Een plastic afdekking op een sleuf- of bunkersilo of een torensilo met een grote diameter kan de voerverliezen aanzienlijk beperken. Voor het beste resultaat moet de afdekking onmiddellijk na het verpakken van de laatste lading in de silo worden aangebracht.
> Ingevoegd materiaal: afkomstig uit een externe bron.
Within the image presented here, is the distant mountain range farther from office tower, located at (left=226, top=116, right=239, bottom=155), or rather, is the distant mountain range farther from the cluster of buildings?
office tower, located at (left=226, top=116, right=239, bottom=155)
Op sleuf- of bunkersilo’s is het belangrijk het ruwvoer op te hopen of op te kroppen, zodat het regenwater van de silo kan afvloeien. Plastic deksels die niet verzwaard zijn om ze stevig op het oppervlak van de kuil te houden, zullen slechts gedeeltelijk effectief zijn. Het afdekken van het plastic met oude autobanden plus kalksteen, zaagsel of soortgelijk materiaal kan van groot nut zijn.